▶ [Given data]
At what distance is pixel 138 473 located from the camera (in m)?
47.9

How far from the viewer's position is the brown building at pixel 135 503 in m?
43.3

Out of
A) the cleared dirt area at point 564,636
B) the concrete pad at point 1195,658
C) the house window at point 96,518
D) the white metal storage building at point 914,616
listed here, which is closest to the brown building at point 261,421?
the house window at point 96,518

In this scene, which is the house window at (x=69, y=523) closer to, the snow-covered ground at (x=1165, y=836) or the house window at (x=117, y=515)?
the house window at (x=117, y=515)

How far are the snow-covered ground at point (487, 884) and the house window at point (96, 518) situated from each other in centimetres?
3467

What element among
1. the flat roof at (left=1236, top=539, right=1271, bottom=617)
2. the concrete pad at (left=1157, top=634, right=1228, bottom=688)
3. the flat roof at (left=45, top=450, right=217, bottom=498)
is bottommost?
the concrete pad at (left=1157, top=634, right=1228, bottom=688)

▶ [Challenge]
Reproduce verbatim the lines of the records above, from the line containing "What element among" through the end of the records.

▶ [Solution for this exercise]
What element among
1. the flat roof at (left=1236, top=539, right=1271, bottom=617)
2. the concrete pad at (left=1157, top=634, right=1228, bottom=688)
3. the flat roof at (left=45, top=450, right=217, bottom=498)
is bottommost?
the concrete pad at (left=1157, top=634, right=1228, bottom=688)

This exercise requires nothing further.